Yup, we've got specific builds if the machines are being taken to places like China, don't want to go walking in there with an encrypted machine

So are you using the flagstone drives, are they any good?

Yea can't complain about them tbh. Users have 3 changes to enter a password if they forget it or lock themselves out they have to bring it back to us (remote workers) but, thats their own fault.
When compared to the likes of safeboot, while admittedly we r using an old version it is far superior. With flagstone you don't have to waste time encrypting the discs/partitions and we have had problems with safeboot on some of our newer dell e series laptops.
Saying that though flagstone is more expensive.
Tbh i would defo play with both systems or more and see how each one willa ffect your organisation

We're using DriveCrypt. Client-side product is good, but the back end admin tools are a bit crap for large deployments (1000+).

I seem to recall the website contained the line : "If James Bond had encryption software he would have the DriveCrypt Plus Pack." LOL

The other one we've got a few of (about 10) is CheckPoint FDE. Expensive but a bit more flexible then DriveCrypt, and doesn't require a dedicated server.

Bry said:

Yea can't complain about them tbh. Users have 3 changes to enter a password if they forget it or lock themselves out they have to bring it back to us (remote workers) but, thats their own fault.
When compared to the likes of safeboot, while admittedly we r using an old version it is far superior. With flagstone you don't have to waste time encrypting the discs/partitions and we have had problems with safeboot on some of our newer dell e series laptops.
Saying that though flagstone is more expensive.
Tbh i would defo play with both systems or more and see how each one willa ffect your organisation

Click to expand...

Cool, we've been encrypted on out laptops for about 15months now but just when Lenovo offered up these thought we best have a look. They are far too security concious at my place so they'll love them, plus being a local company in our region that suits the business model quite well of supporting local people

If they are that security concious I would assume they are using ironkey memory sticks if memory sticks are used at all?

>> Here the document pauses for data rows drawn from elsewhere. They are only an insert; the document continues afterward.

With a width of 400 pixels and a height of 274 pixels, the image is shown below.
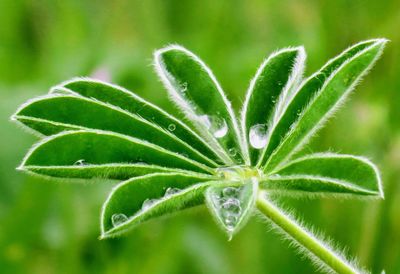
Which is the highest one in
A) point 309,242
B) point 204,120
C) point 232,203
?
point 204,120

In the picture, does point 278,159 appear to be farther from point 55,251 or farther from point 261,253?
point 55,251

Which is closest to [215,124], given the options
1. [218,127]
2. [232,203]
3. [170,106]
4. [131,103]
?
[218,127]

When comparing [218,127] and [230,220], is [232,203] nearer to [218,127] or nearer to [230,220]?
[230,220]

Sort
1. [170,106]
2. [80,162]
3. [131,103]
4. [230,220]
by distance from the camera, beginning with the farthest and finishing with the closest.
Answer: [170,106], [131,103], [80,162], [230,220]

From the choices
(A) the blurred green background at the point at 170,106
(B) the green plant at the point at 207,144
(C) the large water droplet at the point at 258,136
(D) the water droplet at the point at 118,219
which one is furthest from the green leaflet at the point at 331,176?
(A) the blurred green background at the point at 170,106

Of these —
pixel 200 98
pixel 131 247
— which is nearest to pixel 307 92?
pixel 200 98

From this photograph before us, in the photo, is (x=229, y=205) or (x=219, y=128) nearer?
(x=229, y=205)

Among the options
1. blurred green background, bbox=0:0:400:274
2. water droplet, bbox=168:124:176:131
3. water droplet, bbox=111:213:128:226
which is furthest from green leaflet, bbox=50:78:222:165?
blurred green background, bbox=0:0:400:274
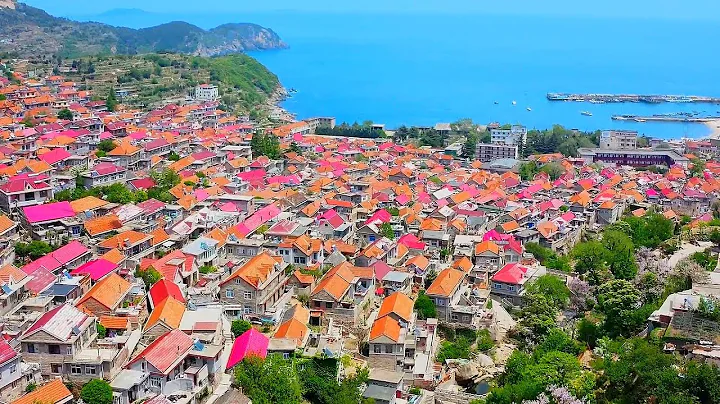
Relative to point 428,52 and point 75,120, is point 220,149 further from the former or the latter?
point 428,52

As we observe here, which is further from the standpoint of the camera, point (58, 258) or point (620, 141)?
point (620, 141)

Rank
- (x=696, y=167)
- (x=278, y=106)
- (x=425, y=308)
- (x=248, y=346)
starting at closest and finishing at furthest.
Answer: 1. (x=248, y=346)
2. (x=425, y=308)
3. (x=696, y=167)
4. (x=278, y=106)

im an end user of (mcafee) safeboot. didn't notice any performance degredation whilst it was performing the initial encryption, and i don't notice it's there day to day either. this is on a 3/4 year old p4m with 2 gigs memory and a 7200rpm drive. the password reset function is a pita, i liken it to manually activating a copy of xp...! other than that it seems to do the job. personally i would have preferred to see proper encrypted hardware, but thats just me!

Thanks for the comments.

I will take a look at the products above.

Most of the very large banks I have contracted in used SafeBoot, if that's worth anything to you

another vote for truecrypt but let it be known that most major full disk encryption is breakable ...but yes i know it can be hard to do so i just felt like reminding you

We use PGP to encyrpt our entire drives as well as emails. It's pretty good, I find the interface quite straight forward. We had a bit of problems a couple of months ago with some dell software on someones laptop that was stopping it from intercepting emails as they came in and decrypting them.

We use fairly high spec laptops so havent noticed a drop in performance.

The advantage of PGP (and maybe some other programs) is it has blackberyy and windows mobile versions which is handy for us.

Bry said:

If they are that security concious I would assume they are using ironkey memory sticks if memory sticks are used at all?

Click to expand...

Sadly not ironkey, using Sanctuary (or whatever it's called now, 'Lumension Device Control') to encrypt and control USB stuffs.